**REQUEST:** Convert everything from the line containing "In what order do" down to the end of the entries into a JSON list of strings, one string per line and blank lines omitted.

[Stored entries]

+ + + +

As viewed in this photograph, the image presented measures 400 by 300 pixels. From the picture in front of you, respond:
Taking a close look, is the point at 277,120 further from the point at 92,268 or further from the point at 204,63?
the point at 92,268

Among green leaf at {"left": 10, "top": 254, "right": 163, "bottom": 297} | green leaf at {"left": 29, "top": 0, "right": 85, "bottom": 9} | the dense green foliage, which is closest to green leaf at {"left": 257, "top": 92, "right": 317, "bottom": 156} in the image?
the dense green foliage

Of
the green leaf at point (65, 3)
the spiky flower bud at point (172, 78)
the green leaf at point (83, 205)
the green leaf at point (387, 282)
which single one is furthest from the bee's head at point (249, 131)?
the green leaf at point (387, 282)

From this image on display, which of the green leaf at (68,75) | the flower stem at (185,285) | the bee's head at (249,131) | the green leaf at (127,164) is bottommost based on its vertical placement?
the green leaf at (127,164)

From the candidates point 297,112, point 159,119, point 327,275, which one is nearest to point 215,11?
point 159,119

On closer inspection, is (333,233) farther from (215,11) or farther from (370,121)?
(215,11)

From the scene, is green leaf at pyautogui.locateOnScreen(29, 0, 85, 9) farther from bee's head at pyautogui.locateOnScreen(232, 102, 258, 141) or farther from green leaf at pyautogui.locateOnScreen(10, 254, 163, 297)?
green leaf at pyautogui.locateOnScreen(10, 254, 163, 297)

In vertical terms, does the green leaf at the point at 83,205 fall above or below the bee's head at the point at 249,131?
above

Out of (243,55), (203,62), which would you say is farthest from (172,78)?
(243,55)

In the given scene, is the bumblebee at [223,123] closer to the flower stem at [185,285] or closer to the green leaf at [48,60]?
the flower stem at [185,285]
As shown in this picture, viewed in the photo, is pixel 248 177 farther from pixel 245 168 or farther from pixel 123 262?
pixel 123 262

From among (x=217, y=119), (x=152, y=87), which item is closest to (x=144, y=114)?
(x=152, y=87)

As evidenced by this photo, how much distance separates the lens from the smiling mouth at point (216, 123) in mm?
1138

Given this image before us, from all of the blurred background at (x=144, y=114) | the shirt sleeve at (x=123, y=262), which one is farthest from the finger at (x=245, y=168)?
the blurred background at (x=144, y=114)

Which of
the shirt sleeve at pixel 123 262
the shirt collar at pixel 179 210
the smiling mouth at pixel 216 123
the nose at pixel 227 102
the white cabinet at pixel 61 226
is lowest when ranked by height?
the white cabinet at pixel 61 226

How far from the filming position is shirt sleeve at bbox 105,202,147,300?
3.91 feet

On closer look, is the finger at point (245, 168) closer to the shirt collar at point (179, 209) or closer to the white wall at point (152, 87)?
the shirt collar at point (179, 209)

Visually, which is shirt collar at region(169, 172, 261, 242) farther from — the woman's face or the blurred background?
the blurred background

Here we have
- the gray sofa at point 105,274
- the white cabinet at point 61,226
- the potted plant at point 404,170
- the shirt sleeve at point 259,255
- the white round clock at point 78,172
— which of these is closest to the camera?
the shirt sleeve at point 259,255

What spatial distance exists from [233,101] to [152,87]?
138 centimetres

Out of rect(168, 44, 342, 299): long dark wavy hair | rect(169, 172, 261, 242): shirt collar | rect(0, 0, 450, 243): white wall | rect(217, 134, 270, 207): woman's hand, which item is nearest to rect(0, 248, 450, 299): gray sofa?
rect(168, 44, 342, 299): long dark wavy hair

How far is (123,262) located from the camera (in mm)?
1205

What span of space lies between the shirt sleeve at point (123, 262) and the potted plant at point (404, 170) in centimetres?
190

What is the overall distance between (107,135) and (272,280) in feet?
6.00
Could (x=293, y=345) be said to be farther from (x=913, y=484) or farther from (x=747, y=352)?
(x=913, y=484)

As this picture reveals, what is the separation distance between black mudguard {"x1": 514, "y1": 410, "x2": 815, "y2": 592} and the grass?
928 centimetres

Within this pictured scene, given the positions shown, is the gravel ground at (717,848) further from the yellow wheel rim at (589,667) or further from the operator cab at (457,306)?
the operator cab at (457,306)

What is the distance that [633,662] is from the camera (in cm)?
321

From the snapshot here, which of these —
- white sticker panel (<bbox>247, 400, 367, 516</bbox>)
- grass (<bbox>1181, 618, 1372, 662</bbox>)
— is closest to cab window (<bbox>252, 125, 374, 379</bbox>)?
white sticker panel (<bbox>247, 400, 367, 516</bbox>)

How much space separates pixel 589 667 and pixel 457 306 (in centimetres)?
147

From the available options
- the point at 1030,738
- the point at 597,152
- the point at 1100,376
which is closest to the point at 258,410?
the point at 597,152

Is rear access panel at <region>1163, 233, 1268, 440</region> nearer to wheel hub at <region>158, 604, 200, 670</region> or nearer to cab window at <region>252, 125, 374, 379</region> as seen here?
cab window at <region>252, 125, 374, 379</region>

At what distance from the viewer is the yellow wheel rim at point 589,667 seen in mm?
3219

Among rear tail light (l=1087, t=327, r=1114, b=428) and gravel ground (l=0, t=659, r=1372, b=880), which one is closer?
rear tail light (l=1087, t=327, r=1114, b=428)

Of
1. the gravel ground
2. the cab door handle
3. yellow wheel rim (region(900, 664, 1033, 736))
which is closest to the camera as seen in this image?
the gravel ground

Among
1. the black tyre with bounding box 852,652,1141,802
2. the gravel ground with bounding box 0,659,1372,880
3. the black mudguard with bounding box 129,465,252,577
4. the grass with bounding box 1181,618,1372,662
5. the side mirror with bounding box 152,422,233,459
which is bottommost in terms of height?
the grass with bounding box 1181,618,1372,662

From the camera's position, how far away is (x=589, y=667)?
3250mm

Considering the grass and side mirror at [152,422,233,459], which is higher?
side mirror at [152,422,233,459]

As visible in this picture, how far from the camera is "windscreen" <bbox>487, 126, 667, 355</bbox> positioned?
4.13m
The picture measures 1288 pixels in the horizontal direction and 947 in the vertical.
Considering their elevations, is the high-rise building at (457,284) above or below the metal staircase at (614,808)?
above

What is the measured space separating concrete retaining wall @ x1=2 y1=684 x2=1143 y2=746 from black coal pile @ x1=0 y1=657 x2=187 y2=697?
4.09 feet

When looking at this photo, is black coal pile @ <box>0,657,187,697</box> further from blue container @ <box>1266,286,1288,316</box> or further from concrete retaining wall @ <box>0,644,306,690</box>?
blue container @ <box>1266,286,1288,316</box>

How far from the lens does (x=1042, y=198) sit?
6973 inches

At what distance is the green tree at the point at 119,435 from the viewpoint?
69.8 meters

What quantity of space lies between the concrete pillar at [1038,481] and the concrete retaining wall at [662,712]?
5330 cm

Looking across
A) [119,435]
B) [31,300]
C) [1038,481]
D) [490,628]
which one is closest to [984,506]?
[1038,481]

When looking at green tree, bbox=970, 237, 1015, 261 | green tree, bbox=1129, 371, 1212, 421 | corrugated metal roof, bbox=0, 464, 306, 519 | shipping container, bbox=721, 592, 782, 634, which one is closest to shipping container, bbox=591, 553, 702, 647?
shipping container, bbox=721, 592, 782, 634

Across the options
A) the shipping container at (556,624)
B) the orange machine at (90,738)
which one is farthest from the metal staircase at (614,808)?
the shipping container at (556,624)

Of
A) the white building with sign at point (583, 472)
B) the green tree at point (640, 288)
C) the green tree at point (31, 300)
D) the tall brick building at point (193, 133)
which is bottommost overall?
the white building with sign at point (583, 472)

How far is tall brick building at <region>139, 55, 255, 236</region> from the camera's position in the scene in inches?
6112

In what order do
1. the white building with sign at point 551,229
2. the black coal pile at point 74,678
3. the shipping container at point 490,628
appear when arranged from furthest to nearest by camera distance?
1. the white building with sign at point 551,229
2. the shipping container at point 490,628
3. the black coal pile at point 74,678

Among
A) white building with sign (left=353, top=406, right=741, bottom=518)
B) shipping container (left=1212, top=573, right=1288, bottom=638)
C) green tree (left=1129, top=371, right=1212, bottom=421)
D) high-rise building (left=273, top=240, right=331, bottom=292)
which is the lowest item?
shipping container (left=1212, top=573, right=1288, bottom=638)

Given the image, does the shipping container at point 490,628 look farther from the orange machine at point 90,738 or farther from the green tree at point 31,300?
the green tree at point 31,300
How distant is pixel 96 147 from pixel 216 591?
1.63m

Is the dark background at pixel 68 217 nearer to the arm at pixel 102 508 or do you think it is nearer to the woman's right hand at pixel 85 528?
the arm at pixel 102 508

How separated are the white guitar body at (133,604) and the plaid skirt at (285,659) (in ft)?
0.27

+ + + +

**WRITTEN ANSWER:**
[
  "In what order do",
  "1. the white building with sign at point 551,229",
  "2. the black coal pile at point 74,678",
  "3. the shipping container at point 490,628",
  "appear when arranged from furthest to nearest by camera distance?",
  "1. the white building with sign at point 551,229",
  "2. the shipping container at point 490,628",
  "3. the black coal pile at point 74,678",
  "Among",
  "A) white building with sign (left=353, top=406, right=741, bottom=518)",
  "B) shipping container (left=1212, top=573, right=1288, bottom=638)",
  "C) green tree (left=1129, top=371, right=1212, bottom=421)",
  "D) high-rise building (left=273, top=240, right=331, bottom=292)",
  "which is the lowest item?",
  "shipping container (left=1212, top=573, right=1288, bottom=638)",
  "Given the image, does the shipping container at point 490,628 look farther from the orange machine at point 90,738 or farther from the green tree at point 31,300?",
  "the green tree at point 31,300",
  "How distant is pixel 96 147 from pixel 216 591?",
  "1.63m",
  "Is the dark background at pixel 68 217 nearer to the arm at pixel 102 508 or do you think it is nearer to the woman's right hand at pixel 85 528?",
  "the arm at pixel 102 508",
  "How separated are the white guitar body at (133,604) and the plaid skirt at (285,659) (in ft)?",
  "0.27"
]